Provided text: Begin
I think the main thing is people like to show off their reptiles, not just those that are for sale so that's something to look out for too.


----------



## Malc (Oct 27, 2009)

Contact your bank and start the ball rolling for a charge back. Provide them with as much "evidence" as you can such as print outs of the listing, e-mails you've sent, and any other information you have. The bank may not fall in your favour but if they accept you have been scammed, then there is a good chance you'll get your money back.

In future never agree to payment via bank transfer. As others have said, use paypal, and if you want extra cover, pay via credit (not debit) card via paypal, especially if the item is over £100 as it gives you an added layer of protection through the credit card company should you get scammed again. 

The only times I've purchased snakes other than from a shop I went in person to collect. Yes it can be inconvenient, but it saves being scammed.....


----------



## Emillie83 (Jul 8, 2021)

This is all really good advice, thank you! I’d of never thought to pay on a credit card that’s a good idea. And yes I think you’re right there, I think I’ll be avoiding preloved from now :/


----------



## harry python (Sep 21, 2015)

i find usual MO for scams starts with first question to buyer being were are you located even after you have already asked them their location. Once the buyer offers their location they come back with there location being at the opposite end of the country but can sort you out a courier. At which point i reply that i am visiting their town/city next week and can view and pickup. At which point the scammer usually blocks the buyer or ignores more contact. Also useful to have your own fake profile on groups so once they have told you where they are you contact them with a residence location near to where they said they are. Whence they will suddenly offer a different location.


----------



## Jamesh5300 (Jul 16, 2021)

Just to add, PayPal do not cover livestock transitions. Got scammed myself a few years ago.


----------
Provided text: End
• [Exercise]: Transcribe the forum thread on avoiding scams when buying reptiles word for word, from start to end.
Information provided: Begin
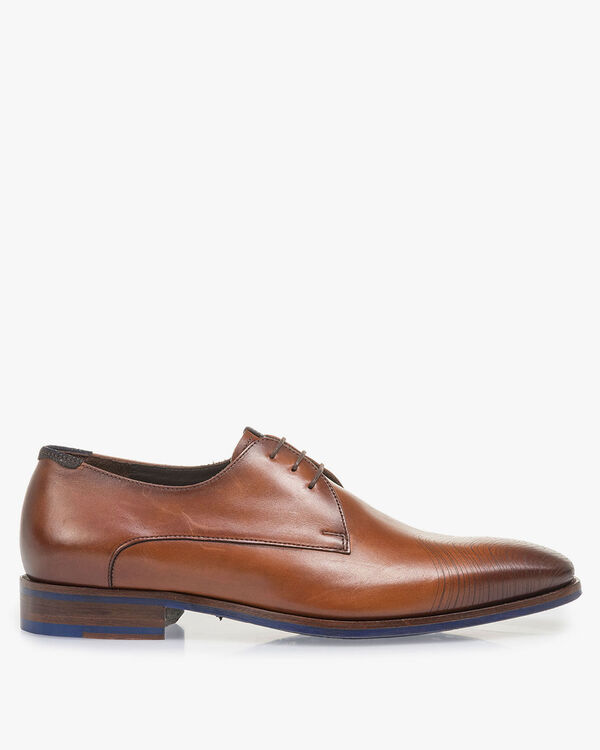 Dunkler cognacfarbener Kalbsleder-Schn&uuml;rschuh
Information provided: End
• [Task answer]:
I think the main thing is people like to show off their reptiles, not just those that are for sale so that's something to look out for too.


----------



## Malc (Oct 27, 2009)

Contact your bank and start the ball rolling for a charge back. Provide them with as much "evidence" as you can such as print outs of the listing, e-mails you've sent, and any other information you have. The bank may not fall in your favour but if they accept you have been scammed, then there is a good chance you'll get your money back.

In future never agree to payment via bank transfer. As others have said, use paypal, and if you want extra cover, pay via credit (not debit) card via paypal, especially if the item is over £100 as it gives you an added layer of protection through the credit card company should you get scammed again. 

The only times I've purchased snakes other than from a shop I went in person to collect. Yes it can be inconvenient, but it saves being scammed.....


----------



## Emillie83 (Jul 8, 2021)

This is all really good advice, thank you! I’d of never thought to pay on a credit card that’s a good idea. And yes I think you’re right there, I think I’ll be avoiding preloved from now :/


----------



## harry python (Sep 21, 2015)

i find usual MO for scams starts with first question to buyer being were are you located even after you have already asked them their location. Once the buyer offers their location they come back with there location being at the opposite end of the country but can sort you out a courier. At which point i reply that i am visiting their town/city next week and can view and pickup. At which point the scammer usually blocks the buyer or ignores more contact. Also useful to have your own fake profile on groups so once they have told you where they are you contact them with a residence location near to where they said they are. Whence they will suddenly offer a different location.


----------



## Jamesh5300 (Jul 16, 2021)

Just to add, PayPal do not cover livestock transitions. Got scammed myself a few years ago.


----------